▶ **Record excerpts**:
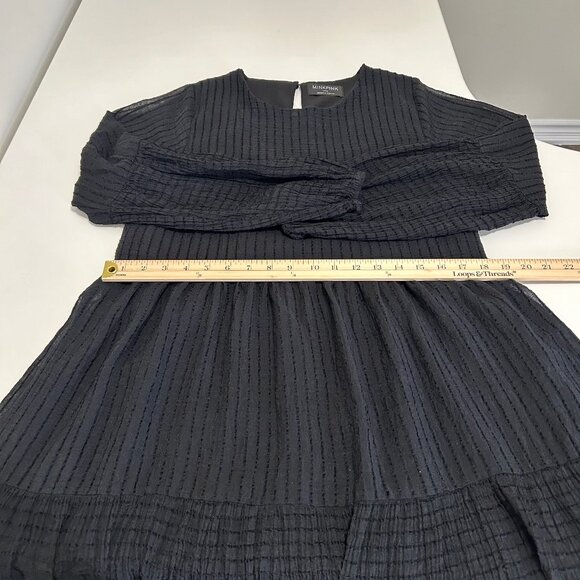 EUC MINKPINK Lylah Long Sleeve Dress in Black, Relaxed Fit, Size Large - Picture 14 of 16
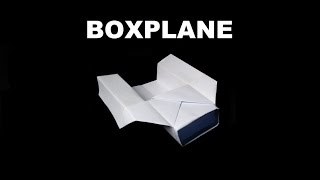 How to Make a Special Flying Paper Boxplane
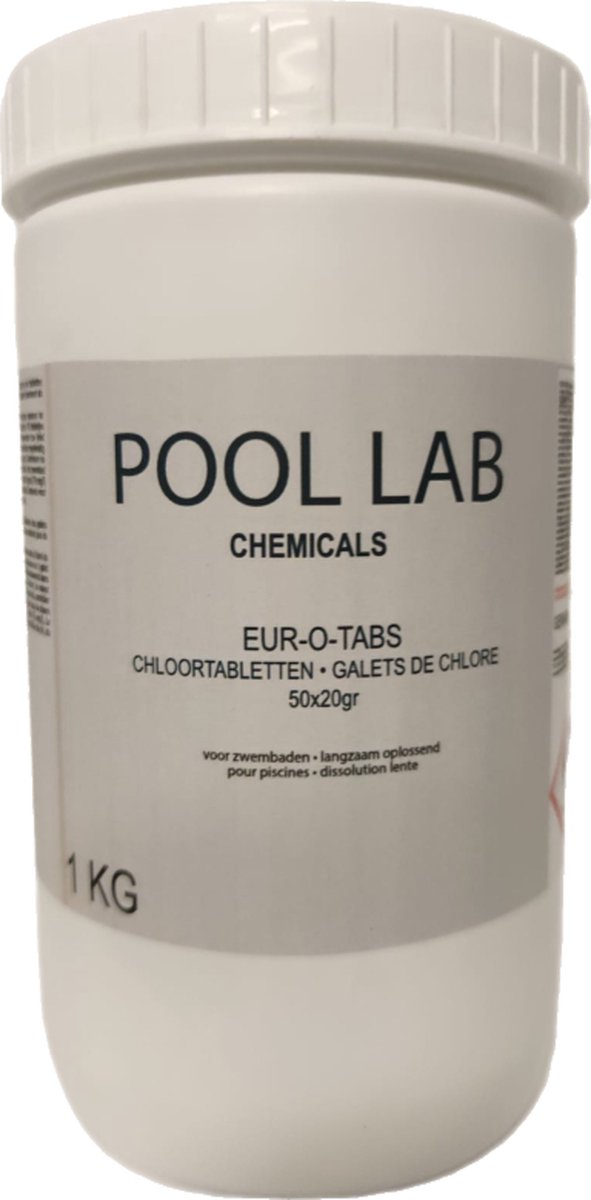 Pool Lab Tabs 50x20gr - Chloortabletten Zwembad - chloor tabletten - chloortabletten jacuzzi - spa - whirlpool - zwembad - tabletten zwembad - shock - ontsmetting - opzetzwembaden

==

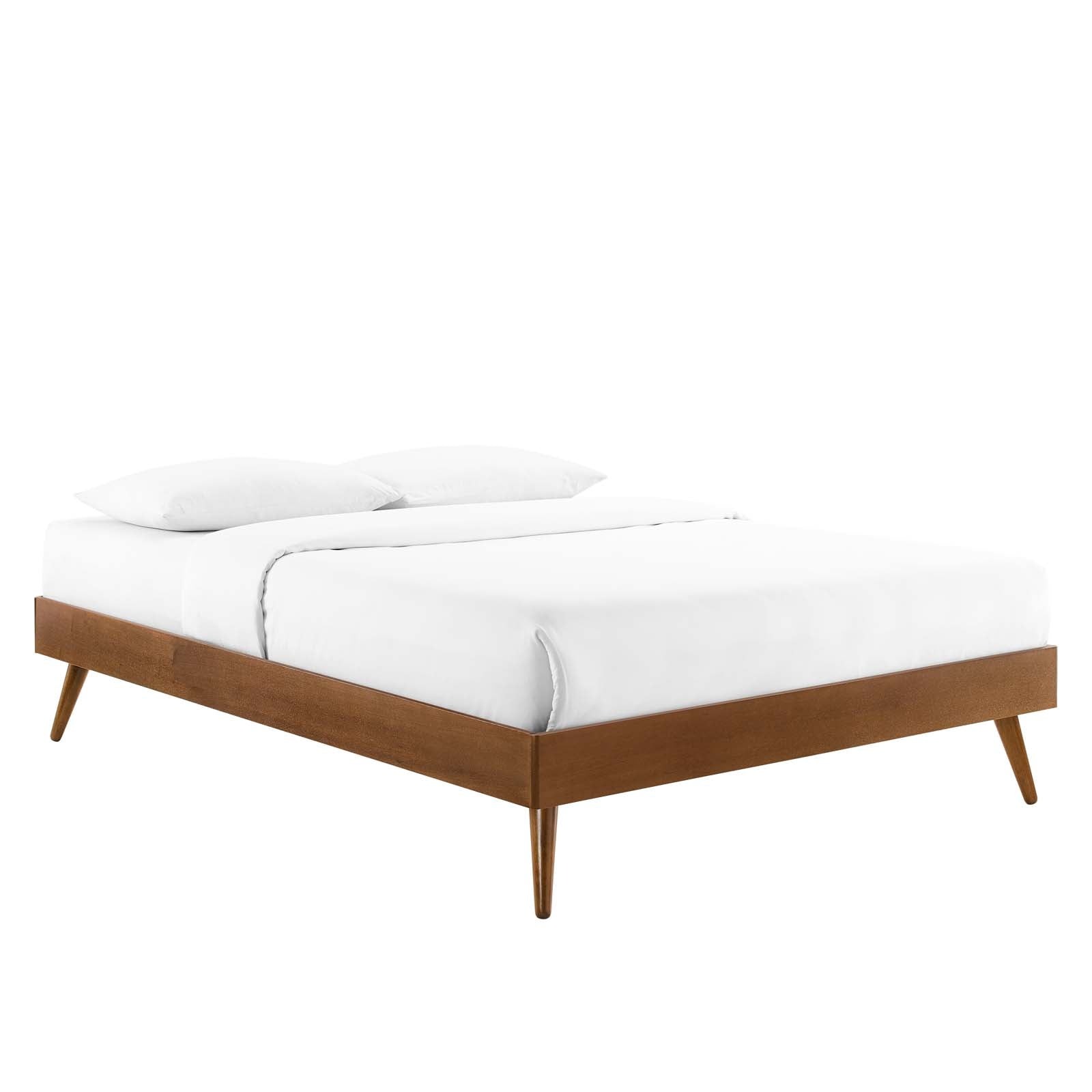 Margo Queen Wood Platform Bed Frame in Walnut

▶ **Task objective**: Leave out every picture, and copy exactly the lines above starting at the one holding "How to Make a Special Flying Paper Boxplane" and ending at the one holding "Pool Lab Tabs", no more and no less.

▶ **Response to the exercise**:
 How to Make a Special Flying Paper Boxplane
 Pool Lab Tabs 50x20gr - Chloortabletten Zwembad - chloor tabletten - chloortabletten jacuzzi - spa - whirlpool - zwembad - tabletten zwembad - shock - ontsmetting - opzetzwembaden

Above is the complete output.